Project

General

Profile

Bug #21031

jobsub_submit allows more than one --group argument

Added by Shreyas Bhat about 1 year ago. Updated 10 months ago.

Status:
Work in progress
Priority:
Normal
Assignee:
Category:
JobSub Client
Target version:
Start date:
11/29/2018
Due date:
% Done:

100%

Estimated time:
(Total: 1.00 h)
First Occurred:
Occurs In:
Stakeholders:
Duration:

Description

In RITM0734792, the user gave jobsub_submit two --group arguments, mu2e and highpro respectively. He meant to use --group=mu2e and --subgroup=highpro. What happened, looking at the debug log (attached), was that the jobsub group passed to the jobsub server was mu2e, and --group=highpro was passed in as a server arg.
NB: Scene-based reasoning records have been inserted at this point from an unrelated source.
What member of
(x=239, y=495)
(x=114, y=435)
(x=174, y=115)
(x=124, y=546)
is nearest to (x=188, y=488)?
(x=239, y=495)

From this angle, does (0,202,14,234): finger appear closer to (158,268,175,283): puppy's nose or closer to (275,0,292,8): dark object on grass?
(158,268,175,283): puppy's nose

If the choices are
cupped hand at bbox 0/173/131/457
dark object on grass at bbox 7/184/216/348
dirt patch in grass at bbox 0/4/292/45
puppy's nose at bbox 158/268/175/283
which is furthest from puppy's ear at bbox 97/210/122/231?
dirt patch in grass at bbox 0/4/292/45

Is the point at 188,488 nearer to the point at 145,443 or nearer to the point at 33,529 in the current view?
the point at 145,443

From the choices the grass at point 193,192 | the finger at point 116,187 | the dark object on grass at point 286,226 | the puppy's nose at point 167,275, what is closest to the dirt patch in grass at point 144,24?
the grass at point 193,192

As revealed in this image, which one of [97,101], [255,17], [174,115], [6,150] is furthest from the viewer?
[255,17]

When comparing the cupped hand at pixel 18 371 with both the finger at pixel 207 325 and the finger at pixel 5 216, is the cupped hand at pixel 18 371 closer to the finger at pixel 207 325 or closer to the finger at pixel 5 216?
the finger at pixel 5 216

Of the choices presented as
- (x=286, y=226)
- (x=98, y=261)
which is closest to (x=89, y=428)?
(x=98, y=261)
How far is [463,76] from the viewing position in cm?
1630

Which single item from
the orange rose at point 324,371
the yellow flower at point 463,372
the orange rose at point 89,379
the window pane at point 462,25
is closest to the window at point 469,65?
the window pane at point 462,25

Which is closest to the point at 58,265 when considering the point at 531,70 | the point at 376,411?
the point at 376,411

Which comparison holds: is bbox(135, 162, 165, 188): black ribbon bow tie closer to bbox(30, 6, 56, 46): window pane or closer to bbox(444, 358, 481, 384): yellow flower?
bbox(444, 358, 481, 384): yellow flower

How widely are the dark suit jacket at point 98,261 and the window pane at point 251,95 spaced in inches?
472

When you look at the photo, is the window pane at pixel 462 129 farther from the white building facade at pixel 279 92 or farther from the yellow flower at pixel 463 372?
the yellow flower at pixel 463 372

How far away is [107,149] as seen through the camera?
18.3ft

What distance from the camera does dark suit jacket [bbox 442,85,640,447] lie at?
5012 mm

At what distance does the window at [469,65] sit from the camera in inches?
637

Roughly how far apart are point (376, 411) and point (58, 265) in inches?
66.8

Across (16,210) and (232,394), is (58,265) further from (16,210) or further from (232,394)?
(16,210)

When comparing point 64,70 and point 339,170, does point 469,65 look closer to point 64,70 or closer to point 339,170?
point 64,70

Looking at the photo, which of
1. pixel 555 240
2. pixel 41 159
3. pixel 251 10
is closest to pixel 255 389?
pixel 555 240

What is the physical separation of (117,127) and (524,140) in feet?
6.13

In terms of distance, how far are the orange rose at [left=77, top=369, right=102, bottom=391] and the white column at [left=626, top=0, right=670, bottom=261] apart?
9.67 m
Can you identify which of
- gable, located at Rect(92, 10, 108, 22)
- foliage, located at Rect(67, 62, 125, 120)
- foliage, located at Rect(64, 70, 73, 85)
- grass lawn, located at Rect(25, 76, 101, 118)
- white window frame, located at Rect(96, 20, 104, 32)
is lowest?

Note that you can see the user's jobsub_submit command here:

https://fifemon.fnal.gov/monitor/d/000000115/job-cluster-summary?refresh=5m&orgId=1&var-cluster=11951465&var-schedd=jobsub02.fnal.gov

On the schedd, what ended up happening was that the AccountingGroup classad was set to group_highpro.mu2epro for these jobs. Thus, any future attempts at manipulating the job (jobsub_hold, jobsub_rm, jobsub_q) that used the --group=mu2e flag failed to find this job, since (rightly), --group=mu2e passed to jobsub client commands results in -constraint 'regexp("group_mu2e.*",AccountingGroup)' getting added to the resultant condor command.

Please ensure that users cannot submit jobs with a --group server argument (i.e. we can only accept --group as a client argument). We'll need to be careful, too, to make sure that --group is allowed as an executable argument.


Subtasks

Bug #21460: Review request [commit:be986690c039b7b124d881bca92650f04d46449c: Forgot to switch split_client_server_args to look at JobsubClientOption's typed actions]ClosedShreyas Bhat

Bug #21779: Take the unique_store stuff out of release 1.2.9's codeClosedShreyas Bhat

Bug #21783: Review request [commit:d52f4555f3ed53b89e3bb53857260ca779cb599d: Took out JobsubClientOption and unique_store - will move to next release]ClosedDennis Box


Related issues

Blocked by JobSub - Necessary Maintenance #22164: Upgrade jobsub code to use argparse instead of optparseClosed03/19/2019

History

#1 Updated by Shreyas Bhat about 1 year ago

  • Assignee set to Shreyas Bhat

#2 Updated by Dennis Box about 1 year ago

  • Target version set to v1.2.9

#3 Updated by Shreyas Bhat about 1 year ago

  • Category changed from JobSub Server RPM to JobSub Client

Sketched this out. I should be able to put this in and test tomorrow.

Relevant bit here:

https://gist.github.com/shreyb/d4639b2b88103d5ca3559d95d6db94b7

Add that to relevant areas in jobsub_submit.py (parse_opts, main, etc), and it should work.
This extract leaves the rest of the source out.